In New York City, the city’s oldest non-profit housing developer, Phipps Houses, is engaged in reimagining and densifying Forest Hills Houses in Queens. Completed in 1975, this three-building, tower-in-the-park development houses 430 families. Phipps is redeveloping the site by adding three more multi-family residential buildings, consolidating parking, and creating more focused outdoor space. The result is 442 affordable units in modern, energy-efficient buildings, on-site medical offices, an expanded community center, and a spacious, well-developed central green space. The existing buildings will be refurbished after this project is complete. Critically, no residents will be displaced.
2. Transportation for Economic Justice
There is an inverse relationship between income level and commute times: the lower, the longer. Federal intervention to support transit systems straining from the pandemic is a baseline. Now is the time to increase subway, bus, and light rail service to underserved neighborhoods. It is a lesson that needs relearning: robust and extensive mass transit systems promote access to housing, education, employment, healthcare, and the richness of a city’s culture for all.

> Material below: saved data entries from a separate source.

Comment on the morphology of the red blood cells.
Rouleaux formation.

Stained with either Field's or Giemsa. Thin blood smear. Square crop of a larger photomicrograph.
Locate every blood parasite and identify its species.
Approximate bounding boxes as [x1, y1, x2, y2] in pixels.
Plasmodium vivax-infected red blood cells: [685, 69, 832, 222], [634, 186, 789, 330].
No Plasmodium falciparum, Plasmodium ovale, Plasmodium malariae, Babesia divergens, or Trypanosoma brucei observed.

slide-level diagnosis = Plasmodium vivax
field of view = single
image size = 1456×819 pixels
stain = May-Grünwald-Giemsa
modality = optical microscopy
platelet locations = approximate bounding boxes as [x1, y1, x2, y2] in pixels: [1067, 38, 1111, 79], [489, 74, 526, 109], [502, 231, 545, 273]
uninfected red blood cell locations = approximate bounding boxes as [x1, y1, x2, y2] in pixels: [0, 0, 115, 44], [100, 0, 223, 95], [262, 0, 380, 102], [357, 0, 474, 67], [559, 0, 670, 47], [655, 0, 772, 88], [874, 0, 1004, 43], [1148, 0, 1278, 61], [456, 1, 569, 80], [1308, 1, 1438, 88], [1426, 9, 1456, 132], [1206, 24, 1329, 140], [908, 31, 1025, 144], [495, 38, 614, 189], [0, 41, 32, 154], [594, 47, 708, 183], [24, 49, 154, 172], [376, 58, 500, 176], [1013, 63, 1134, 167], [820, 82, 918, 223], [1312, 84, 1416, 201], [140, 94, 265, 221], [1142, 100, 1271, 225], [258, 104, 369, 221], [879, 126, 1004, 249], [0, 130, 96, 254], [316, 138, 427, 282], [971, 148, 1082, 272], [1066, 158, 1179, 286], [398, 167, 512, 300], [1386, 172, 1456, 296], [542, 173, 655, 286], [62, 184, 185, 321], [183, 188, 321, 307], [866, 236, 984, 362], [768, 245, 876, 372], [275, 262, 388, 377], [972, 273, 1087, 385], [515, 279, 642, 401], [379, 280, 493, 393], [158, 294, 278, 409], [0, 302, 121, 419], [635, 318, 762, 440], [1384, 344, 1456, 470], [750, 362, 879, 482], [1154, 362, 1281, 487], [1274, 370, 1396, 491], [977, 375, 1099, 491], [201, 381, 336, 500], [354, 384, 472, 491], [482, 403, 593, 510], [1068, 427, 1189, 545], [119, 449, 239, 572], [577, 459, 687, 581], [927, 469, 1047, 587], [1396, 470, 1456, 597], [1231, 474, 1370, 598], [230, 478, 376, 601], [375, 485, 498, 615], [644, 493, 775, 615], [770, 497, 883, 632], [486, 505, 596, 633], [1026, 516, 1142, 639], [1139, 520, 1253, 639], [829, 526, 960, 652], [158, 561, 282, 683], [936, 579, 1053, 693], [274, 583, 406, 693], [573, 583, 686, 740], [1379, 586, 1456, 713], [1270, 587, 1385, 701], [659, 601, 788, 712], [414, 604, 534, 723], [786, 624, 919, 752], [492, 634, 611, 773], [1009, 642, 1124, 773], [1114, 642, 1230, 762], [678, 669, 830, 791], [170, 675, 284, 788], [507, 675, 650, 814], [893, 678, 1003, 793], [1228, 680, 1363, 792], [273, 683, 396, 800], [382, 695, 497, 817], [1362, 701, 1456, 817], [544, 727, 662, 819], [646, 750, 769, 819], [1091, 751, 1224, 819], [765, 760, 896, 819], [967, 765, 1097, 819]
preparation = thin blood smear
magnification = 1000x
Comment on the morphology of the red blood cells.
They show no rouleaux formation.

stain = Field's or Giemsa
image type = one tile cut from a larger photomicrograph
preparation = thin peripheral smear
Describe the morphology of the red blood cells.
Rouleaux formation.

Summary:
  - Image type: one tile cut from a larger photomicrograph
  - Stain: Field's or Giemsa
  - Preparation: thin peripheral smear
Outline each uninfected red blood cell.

Many North American cities have existing rail rights-of-way that can cost-effectively and quickly be imaginatively restored. In New York, the Regional Plan Association has proposed the Triboro Line, which utilizes 24 miles of abandoned railway tracks stretching from Sunset Park in Brooklyn to Co-op City in the Bronx. Planned for both passengers and freight, it has the potential to become a vital part of the urban transit system for 100,000 daily riders, a catalyst for economic growth, and a string of new recreational spaces. All of this in swaths of diverse neighborhoods beyond Manhattan that have seen persistent underinvestment.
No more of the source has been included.